2 Materials and methods

In this study, we aimed to investigate the difference in the prefrontal FC between healthy elderly and preclinical AD subjects. The study protocol was approved by the Institutional Review Board of Gwangju Institute of Science and Technology (20201124-HR-57-02-04).

2.1 Participants

Cognitively healthy individuals aged 65 years or older were recruited from the Gwangju Medical Center for Dementia. Comprehensive cognitive assessments using the Korean Mini-Mental State Examination (K-MMSE) and the Seoul Neuropsychological Screening Battery (SNSB) were conducted to screen individuals without cognitive impairment (Ryu and Yang, 2023). The SNSB evaluates five cognitive domains: attention, language, visuospatial function, memory, and frontal/executive functions for one and a half hours, enabling accurate confirmation of cognitive normality. In this study, which focuses on individuals definitively diagnosed as cognitively normal, the clinical dementia rating was not utilized, as it is primarily designed to assess dementia severity. Subsequently, a three-dimensional structural MRI (MAGNETOM Skyra; Siemens Healthineers, Germany) was performed to detect brain atrophy and severe brain-related diseases, and ¹⁸F-florbetaben (FBB) PET scans (Discovery STE PET/CT Scanner; GE Healthcare, USA) were conducted to quantify Aβ deposition. Quantification was expressed as the standard uptake value ratio (SUVR), representing Aβ uptake in specific brain regions, including the frontal, precuneus, posterior cingulate cortex, lateral parietal, and temporal regions, normalized by the cerebellar uptake value computed through co-registration with individual T1 postural images. SUVR-A is an automatically calculated SUVR using a deep neural network (Kang et al., 2023). The preclinical stage of AD was defined as the absence of clinical symptoms of atypical AD with in-vivo evidence of Alzheimer's pathology, according to the International Working Group (Dubois et al., 2014).

The criteria for group classification were based on whether participants were cognitively normal in cognitive assessments and whether they were classified as amyloid-negative or amyloid-positive in amyloid PET imaging. Based on these criteria, the healthy control (HC) group was categorized as amyloid-negative, and the preclinical AD group was categorized as amyloid-positive. Cognitive health status was determined by combining the K-MMSE and SNSB results, as these tests can quantify the level of cognitive impairment and are widely used for dementia screening in the community. The preclinical AD group did not meet the diagnostic threshold for MCI, which requires scores at least 1.5 SD below the mean in two or more cognitive domains (Jak et al., 2009). Therefore, both groups were considered cognitively normal. Amyloid positivity was determined by medical professionals and PET data were computationally analyzed with SUVR values-typically using a threshold of 1.1-summarized in Table 1 (Fleisher et al., 2013). Participants with missing clinical assessments or data measurement issues were excluded. Additionally, one participant from the HC group was excluded during the analysis due to a discrepancy between low SUVR values and PET positivity.

Table 1

Table 1. Demographics of the participants.

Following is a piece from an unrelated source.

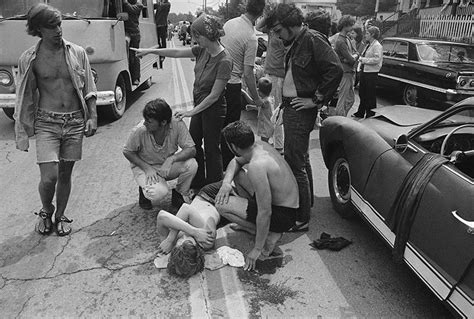 17 pictures that prove Woodstock was far crazier than any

Finally, 54 HCs and 45 preclinical AD participants were included in this study. Detailed information is presented in Table 1.

2.2 Experimental paradigm

The VFT included both phonemic and semantic tasks. In the phonemic task, participants were presented with a phonemic cue (e.g., “u”) and instructed to generate words starting with that letter, such as “Uniform” or “Universe.” In the semantic task, participants were given a semantic cue (e.g., “Animal”) and instructed to generate words belonging to that category, like “Lion” or “Cat.” As illustrated in Figure 1, the two conditions were presented alternately to the participants three times for 30 seconds (P1: Korean letter 1, S1: Animal, P2: Korean letter 2, S2: Fruit, P3: Korean letter 3, and S3: Food). The participants were instructed to articulate words continuously until the cue disappeared on the monitor. The interstimulus interval was set to 30 seconds, resulting in a total experimental duration of approximately 330 seconds.

Figure 1

Figure 1. Experimental paradigm of the verbal fluency task.

2.3 Data aquisition

The prefrontal hemoglobin concentration changes were measured using a lab-built fNIRS system. The probe consisted of two LEDs (OE-MV7385-P; OptoENG; Gwangju, Republic of Korea) emitting at wavelengths of 730 and 850 nm, along with five photodiodes (OPT101; Texas Instruments; Dallas, TX, USA). The source-detector separation was 3 cm. The device has been validated for its sensitivity to cognitive stimulation and utilized in a clinical study (Nguyen et al., 2019). fNIRS device consists of two channels on both the right and left sides of the prefrontal regions as shown in Figure 2. Using AtlasViewer, a 3D imaging toolbox based on MATLAB (MathWorks, Natick, MA), projection results indicated that the central photodiode is located near FPz, and two LEDs are located near FP1 and FP2, respectively (Aasted et al., 2015). Accordingly, each fNIRS channel approximately measures the left and right points of FP1 and FP2 (MNI coordinates; channel 1: –42.5, 55.5, –11.7; channel 2: –14.5, 57.0, –2.6; channel 3: 12.6, 58.6, –2.3; channel 4: 38.7, 57.9, –11.0). In addition, the system included two channels with an 8 mm source-detector separation to eliminate systemic physiological changes. After attaching the fNIRS probe, a blackout cloth was placed over the probe to block ambient light. The sampling rate of the fNIRS signal was 8 Hz.

Figure 2

Figure 2. Schematic representation of fNIRS channel locations. Channels 1 and 2 cover the right prefrontal area, while channels 3 and 4 cover the left prefrontal area.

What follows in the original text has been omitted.